I quattro bulli si allontanano, ma proprio quando loro sono fuori dalla mia portata, accade qualcosa... il volto pallido e stanco di Igino mi passa davanti. Quella figuretta pallida e tremante mi fissa. "Igino" provo a sussurrare, ma non ottengo alcuna risposta.
"Igino, ti prego!" continuo ad insistere, ma inutilmente.
"Matteo... che ti prende?" chiede mia sorella prendendo le mie mani tra le sue e tenendole strette.
"I-Igino... era qui... s-stava..." balbetto.
"Matteo, per l'amor del cielo!" salta su Giulia, costringendomi ad aggrapparmi a lei e tirandomi su come fossi un bambino. "Vieni... c'è un albero dietro di te. Appoggiati al tronco, così non rischierai di cadere..." Le do ascolto, poi lei blocca il mio corpo con il suo, per quanto possibile, e mi afferra le mani. "Ora seguimi, capito? Io conto fino a tre... tu, in quel mentre, inspira ed espira... lentamente..." Anche se lei non può vedermi, annuisco. "Ehi! Andrà tutto bene, Matteo... tranquillo, non è niente." dice piano. "Sei pronto?" Cerco di biascicare un sì, ma senza molto successo. "Bene... uno... tira dentro, coraggio! Due... ecco, lascia andare tutto... tre!" Mi fa fare quella specie di training per due o tre volte, poi mi chiede: "Come ti senti? Va un po' meglio, tesoro?"

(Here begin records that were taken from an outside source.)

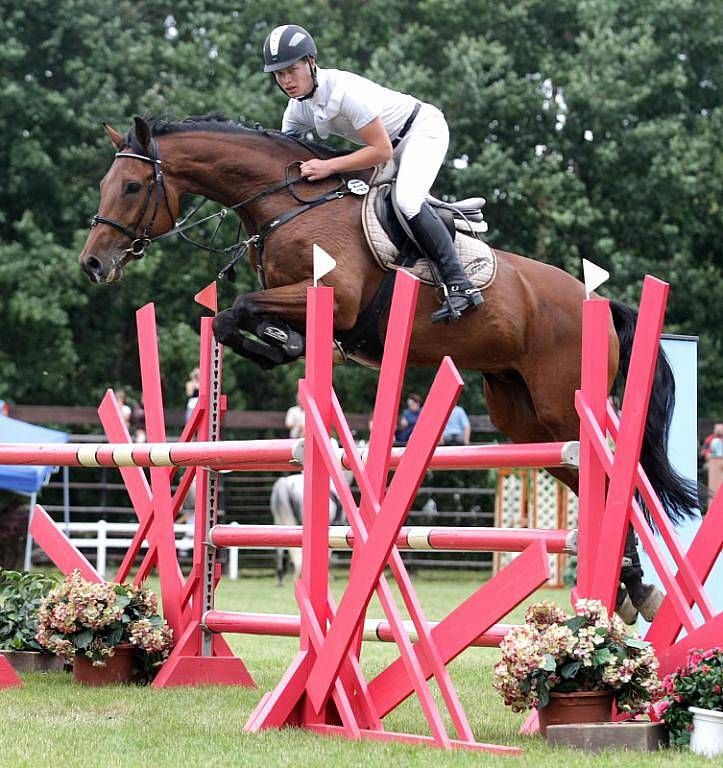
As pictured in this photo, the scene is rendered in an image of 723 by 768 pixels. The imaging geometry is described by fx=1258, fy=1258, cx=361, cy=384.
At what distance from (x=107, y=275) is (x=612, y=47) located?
45.4ft

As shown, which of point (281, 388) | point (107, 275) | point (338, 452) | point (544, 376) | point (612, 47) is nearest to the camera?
point (338, 452)

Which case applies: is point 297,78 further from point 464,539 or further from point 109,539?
point 109,539

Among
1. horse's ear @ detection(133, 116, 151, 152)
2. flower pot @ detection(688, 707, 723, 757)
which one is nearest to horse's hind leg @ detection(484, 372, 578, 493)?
horse's ear @ detection(133, 116, 151, 152)

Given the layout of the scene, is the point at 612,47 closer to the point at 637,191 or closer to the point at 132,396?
the point at 637,191

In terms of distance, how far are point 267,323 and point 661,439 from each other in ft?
7.02

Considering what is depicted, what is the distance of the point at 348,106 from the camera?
5.43 meters

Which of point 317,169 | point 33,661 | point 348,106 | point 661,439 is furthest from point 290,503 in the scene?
point 348,106

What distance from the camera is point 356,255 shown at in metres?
5.54

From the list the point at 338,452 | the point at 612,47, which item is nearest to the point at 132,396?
the point at 612,47

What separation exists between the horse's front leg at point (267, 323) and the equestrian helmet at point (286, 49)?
3.15 feet

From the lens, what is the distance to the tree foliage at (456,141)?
57.7ft

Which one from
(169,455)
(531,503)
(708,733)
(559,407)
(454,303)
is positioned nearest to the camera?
(708,733)

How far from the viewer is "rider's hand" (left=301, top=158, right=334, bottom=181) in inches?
221

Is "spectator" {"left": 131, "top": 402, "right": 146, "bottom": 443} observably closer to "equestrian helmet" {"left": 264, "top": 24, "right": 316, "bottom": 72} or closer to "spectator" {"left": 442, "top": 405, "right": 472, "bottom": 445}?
"spectator" {"left": 442, "top": 405, "right": 472, "bottom": 445}
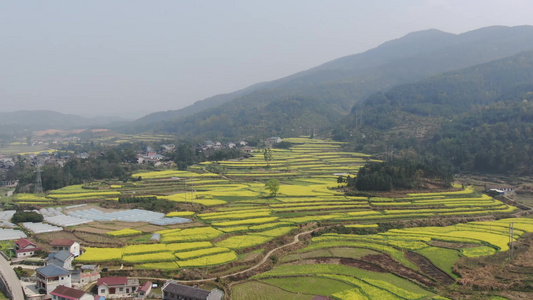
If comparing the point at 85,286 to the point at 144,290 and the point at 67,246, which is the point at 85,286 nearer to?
the point at 144,290

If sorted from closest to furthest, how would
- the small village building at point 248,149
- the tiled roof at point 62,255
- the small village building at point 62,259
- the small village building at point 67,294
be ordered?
1. the small village building at point 67,294
2. the small village building at point 62,259
3. the tiled roof at point 62,255
4. the small village building at point 248,149

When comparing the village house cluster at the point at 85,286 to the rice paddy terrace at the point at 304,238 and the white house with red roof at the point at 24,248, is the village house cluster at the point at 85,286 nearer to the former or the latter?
the rice paddy terrace at the point at 304,238

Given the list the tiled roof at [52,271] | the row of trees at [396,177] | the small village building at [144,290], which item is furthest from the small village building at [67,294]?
the row of trees at [396,177]

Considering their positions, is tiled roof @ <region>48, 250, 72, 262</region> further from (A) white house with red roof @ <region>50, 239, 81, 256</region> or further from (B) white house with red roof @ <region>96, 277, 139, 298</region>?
(B) white house with red roof @ <region>96, 277, 139, 298</region>

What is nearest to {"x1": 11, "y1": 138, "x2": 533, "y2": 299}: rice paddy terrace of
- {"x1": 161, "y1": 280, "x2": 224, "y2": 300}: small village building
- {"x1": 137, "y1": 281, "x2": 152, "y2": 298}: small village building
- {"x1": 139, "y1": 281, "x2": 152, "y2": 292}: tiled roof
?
{"x1": 161, "y1": 280, "x2": 224, "y2": 300}: small village building

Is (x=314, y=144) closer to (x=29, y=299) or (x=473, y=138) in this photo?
(x=473, y=138)

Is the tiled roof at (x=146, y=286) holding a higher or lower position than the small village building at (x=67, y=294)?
lower

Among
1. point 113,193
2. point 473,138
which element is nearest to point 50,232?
point 113,193
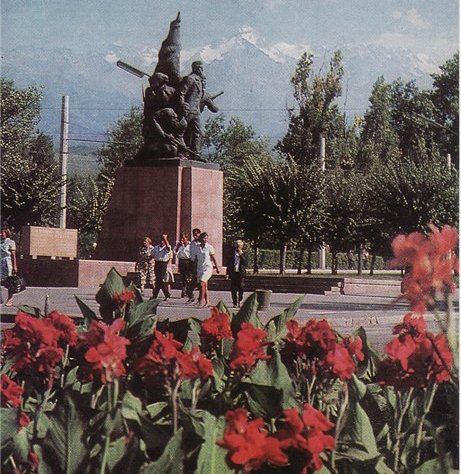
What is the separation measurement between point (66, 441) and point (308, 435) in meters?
0.44

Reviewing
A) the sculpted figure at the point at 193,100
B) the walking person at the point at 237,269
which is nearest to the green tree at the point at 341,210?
the sculpted figure at the point at 193,100

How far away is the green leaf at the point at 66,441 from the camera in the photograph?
5.60ft

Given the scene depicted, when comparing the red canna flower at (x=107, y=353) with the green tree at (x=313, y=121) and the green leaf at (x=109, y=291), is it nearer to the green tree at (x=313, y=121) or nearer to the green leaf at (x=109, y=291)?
the green leaf at (x=109, y=291)

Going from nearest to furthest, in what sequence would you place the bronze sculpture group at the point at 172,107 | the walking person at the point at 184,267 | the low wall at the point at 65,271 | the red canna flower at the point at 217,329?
the red canna flower at the point at 217,329
the walking person at the point at 184,267
the low wall at the point at 65,271
the bronze sculpture group at the point at 172,107

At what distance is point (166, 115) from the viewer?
21.3 metres

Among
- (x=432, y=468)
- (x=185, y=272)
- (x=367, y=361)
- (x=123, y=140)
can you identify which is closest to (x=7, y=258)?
(x=185, y=272)

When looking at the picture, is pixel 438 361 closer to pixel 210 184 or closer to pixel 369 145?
pixel 369 145

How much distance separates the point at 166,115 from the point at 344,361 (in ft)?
64.2

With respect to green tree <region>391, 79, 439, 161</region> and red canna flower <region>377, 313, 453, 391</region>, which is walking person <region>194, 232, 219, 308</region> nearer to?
green tree <region>391, 79, 439, 161</region>

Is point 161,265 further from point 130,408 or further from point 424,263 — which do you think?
point 424,263

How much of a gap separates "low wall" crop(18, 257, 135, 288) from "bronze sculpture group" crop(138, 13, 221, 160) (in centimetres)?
267

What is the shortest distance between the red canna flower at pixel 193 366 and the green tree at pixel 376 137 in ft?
17.5

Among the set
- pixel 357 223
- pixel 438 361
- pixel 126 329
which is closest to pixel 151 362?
pixel 438 361

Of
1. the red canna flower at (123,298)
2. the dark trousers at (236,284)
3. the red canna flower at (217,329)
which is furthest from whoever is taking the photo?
the dark trousers at (236,284)
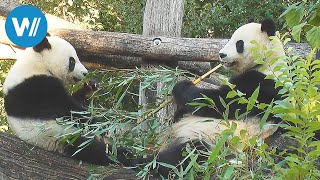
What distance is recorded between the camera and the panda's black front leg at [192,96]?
12.7 feet

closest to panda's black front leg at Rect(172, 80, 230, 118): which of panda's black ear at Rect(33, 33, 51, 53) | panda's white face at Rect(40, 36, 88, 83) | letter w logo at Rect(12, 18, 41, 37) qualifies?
panda's white face at Rect(40, 36, 88, 83)

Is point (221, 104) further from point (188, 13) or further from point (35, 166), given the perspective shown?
point (188, 13)

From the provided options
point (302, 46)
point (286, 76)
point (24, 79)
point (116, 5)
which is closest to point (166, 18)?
point (302, 46)

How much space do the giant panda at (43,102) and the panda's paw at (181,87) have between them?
0.48m

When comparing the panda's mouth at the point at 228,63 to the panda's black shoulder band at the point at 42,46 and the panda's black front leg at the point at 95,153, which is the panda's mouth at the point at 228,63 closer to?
the panda's black front leg at the point at 95,153

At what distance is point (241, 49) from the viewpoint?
427 centimetres

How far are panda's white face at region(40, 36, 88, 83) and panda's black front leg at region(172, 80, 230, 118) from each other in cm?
89

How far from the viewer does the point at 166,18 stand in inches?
215

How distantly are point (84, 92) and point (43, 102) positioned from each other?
0.46 meters

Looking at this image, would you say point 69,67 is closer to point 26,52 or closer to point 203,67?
point 26,52

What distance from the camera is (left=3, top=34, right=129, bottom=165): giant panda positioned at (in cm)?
403

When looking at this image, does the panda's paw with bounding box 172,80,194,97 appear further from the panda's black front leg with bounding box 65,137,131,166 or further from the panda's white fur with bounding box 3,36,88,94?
the panda's white fur with bounding box 3,36,88,94

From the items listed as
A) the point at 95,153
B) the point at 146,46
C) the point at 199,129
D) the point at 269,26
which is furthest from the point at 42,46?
the point at 269,26

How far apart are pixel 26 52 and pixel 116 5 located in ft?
11.8
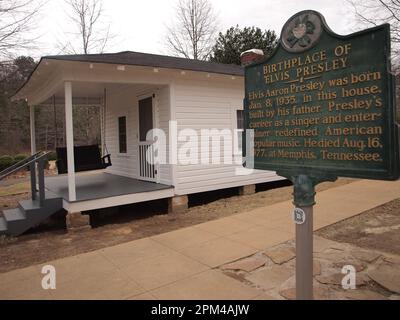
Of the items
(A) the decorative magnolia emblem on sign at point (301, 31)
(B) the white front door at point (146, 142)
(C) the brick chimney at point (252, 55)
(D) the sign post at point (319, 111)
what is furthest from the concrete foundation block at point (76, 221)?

"Sono un debole" dico sottovoce.
"Tesoro, non dire così. Si vede che soffrire di attacchi di panico è una caratteristica di famiglia..." mi dice Giulia.
"No... io... io non ce la faccio più, Giulia! Non ne posso più..." e detto questo mi lascio cadere con la testa sulla spalla di mia sorella. Infatti, prima di perdere conoscenza, l'ultima cosa che sento è la sua voce che mi chiama disperatamente: "Matteo! Matteo! MATTEO, NO!"